Uceny was in medal contention in London but tripped at the start of the final lap, a calamity that not only crushed a lifelong dream but cost her thousands of dollars. If she couldn't make a living in track, she said, it would be "irresponsible" to continue.

Morgan Uceny, center, and other runners compete in the Invitational Mile on Saturday, April 19, 2014, in Boston in advance of Monday's 118th Boston Marathon. (AP Photo/Matt Rourke)

"People should think long and hard if they want to do it once they're done with college," Buford-Bailey said.

Derek Drouin did think about going pro early, but only briefly.

The Canadian high jumper could have done so after winning an Olympic bronze medal in 2012 but took his final season at IU in 2013. Besides a desire to perform in a team environment, he said, he wanted to be "more ready" for the international circuit.

He signed a Nike contract after the 2013 NCAAs. He won at April's Drake Relays, earning $25,000 in prize money from the Hy-Vee grocery store chain. But even a star like Drouin has been a volunteer assistant coach, allowing access to IU facilities. It was a risk to stay in college if he had become injured, he said, but a greater risk to leave.

"Since I made the decision, I haven't regretted it once," he said.

Former Warren Central sprinter Candyce McGrone acknowledged some regret over leaving early. She won the NCAA 100 meters for Oklahoma in 2011, her junior year, and then signed with Nike.

She hasn't run as fast as she did in college. Injuries and family tragedies contributed to that, she said.

"Sometimes you have to go when you're hot in track. If you're not hot, they don't sign you," said McGrone, who lives in Sarasota, Fla.

Someone like McGrone can be desirable because, at 25, she is a potential star in a high-profile event like the 100 meters. The accent is on potential. That's why Leo Manzano found himself without a shoe contract for 15 months after he won Olympic silver in the 1,500 — he declined Nike's reduced offer — and why a two-time Olympic medalist like hurdler Terrence Trammell, 35, hasn't had a sponsor for years.

No price tag on a dream

Track and field athletes have more in common with would-be actors and singers than they do with NFL or NBA players. They're chasing a dream as much as they are a paycheck.

Mar 9, 2014; Sopot, Poland; Kind Butler III runs the third leg on the United States 4 x 400m relay that won in a world record 3:02.13 in the IAAF World Indoor Championships in Athletics at Ergo Arena. Mandatory Credit: Kirby Lee-USA TODAY Sports

Former Indiana State pole vaulter Kylie Hutson was a four-time NCAA champion, and she is No. 3 in U.S. history behind Olympic gold medalists Jenn Suhr and Stacy Dragila. Hutson, a Phoenix resident who has a Nike contract and gets free poles (which can cost up to $800) from Gill Athletics, said she makes enough to be a full-time athlete.

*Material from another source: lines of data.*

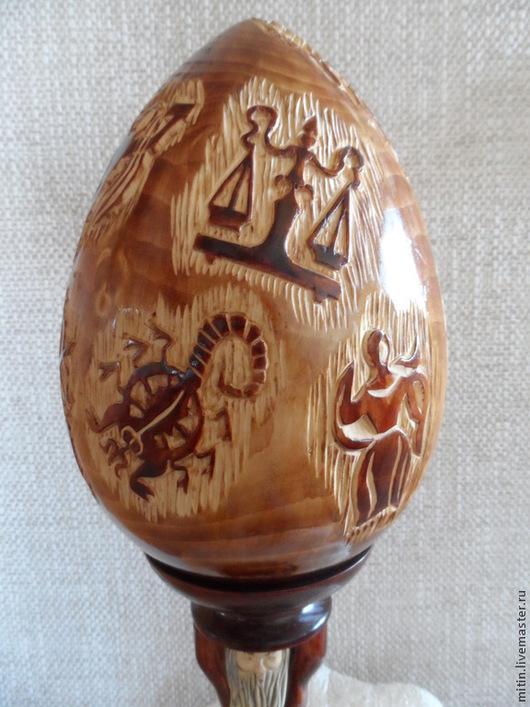 """Яйца ручной работы. Ярмарка Мастеров - ручная работа. Купить Яйцо """"Знаки зодиака"""". Handmade. Золотой, знаки зодиака, дерево"""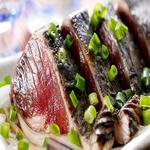 肉×魚×日本酒 照 - 『鰹のたたき』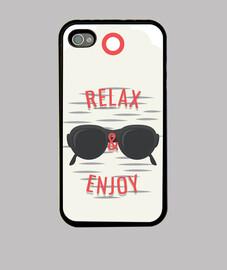 rilassarsi e enjoy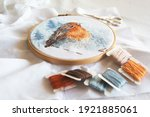 Cross Stitch Process In The...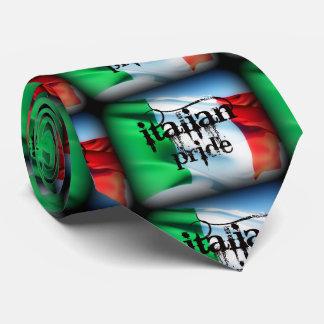 ***ITALIAN PRIDE*** TIE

"(It's a) live, eat, sleep, breathe type of thing, and you make enough money in our event to make it on your own," she said.

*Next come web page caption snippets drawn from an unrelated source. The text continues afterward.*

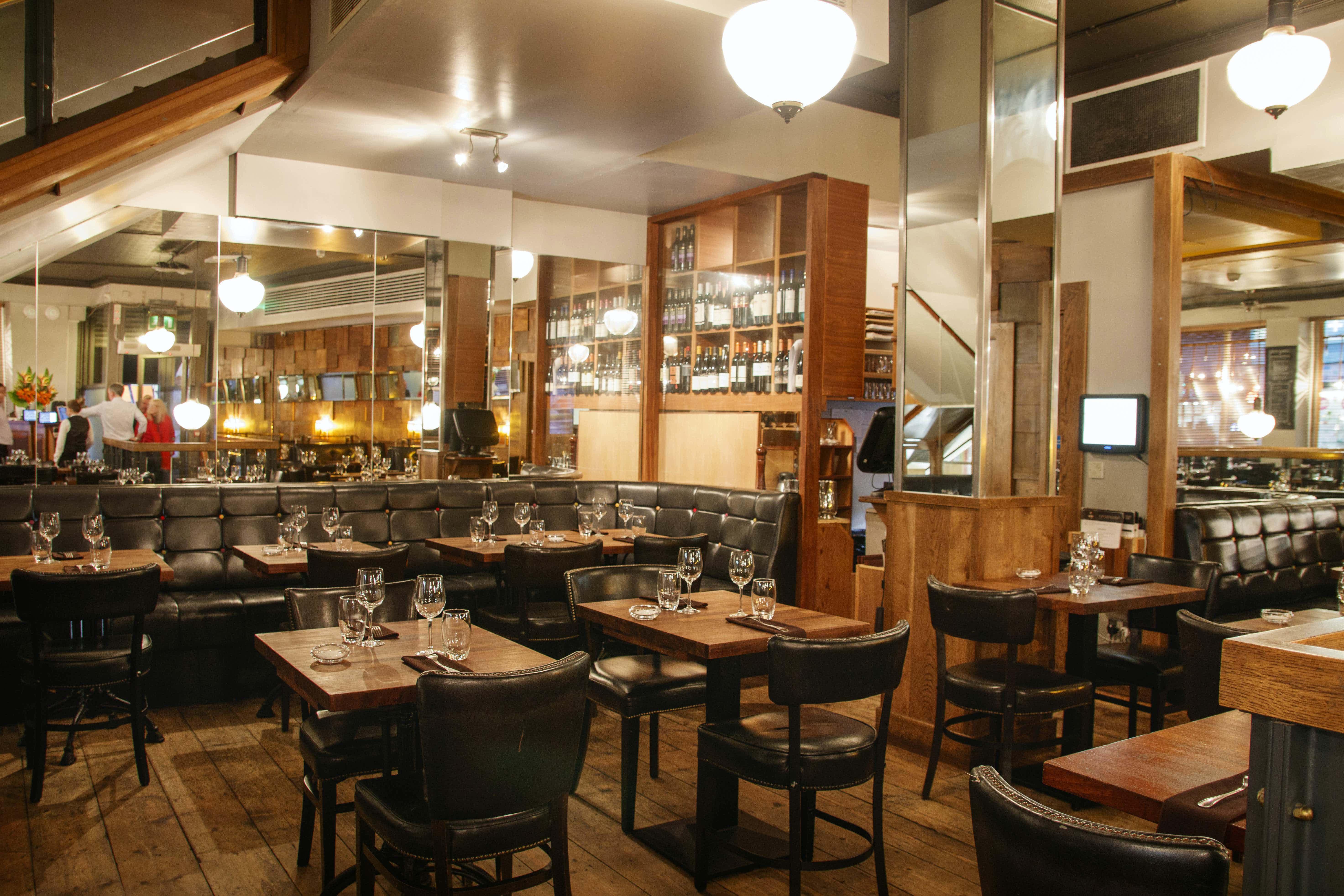 Ground Floor Restaurant, Rustic Stone by Dylan McGrath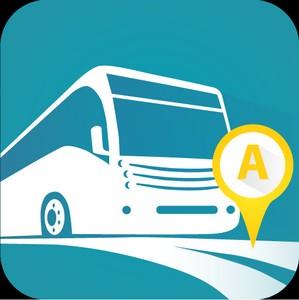 В России запущено мобильное приложение для заказа и покупки автобусных билетов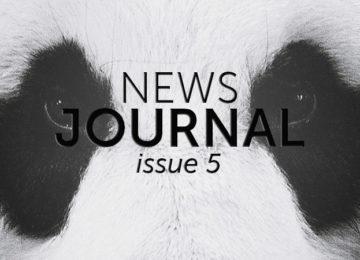 mountain-affair-journal-issue-5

Another Warren Central graduate, De'Sean Turner, combined training with a $9-an-hour job at a Bloomington running gear store. He made the U.S. team in the steeplechase last year, beating Poore, but had his career stalled last month when he injured his Achilles tendon in a race.

He had a good IU career. But not good enough.

"I wanted to show I belonged," Turner said. "I felt I was better than I showed."

His former IU teammate, Butler, moved back into his parents' home in 2012 and trained under his former Lawrence Central coach, Mike Holman, now at Marian University.

Butler made the U.S. team in the 1,600-meter relay for March's World Indoor Championship, and the Americans won a gold medal in setting a world record. He is trying to secure a shoe sponsor, but he earned $22,500 for what he achieved at Sopot, Poland. It was a "first step," he said.

"There's a select group who are the face of track and field," Butler said. "If you're not in that circle, you're nobody, basically."

So why do they do it?

Many said they love it. Even in the 21st century, making an Olympic team or winning an Olympic medal has an intrinsic value that is priceless. Next up: Rio de Janeiro in 2016.

McGrone said that's what keeps her going. Same for Butler and Hutson and ... well, it's the same for most of them, whether they're making $5,000 or $500,000.

"Rio, making that team," Turner said. "That's what everyone in our sport does it for."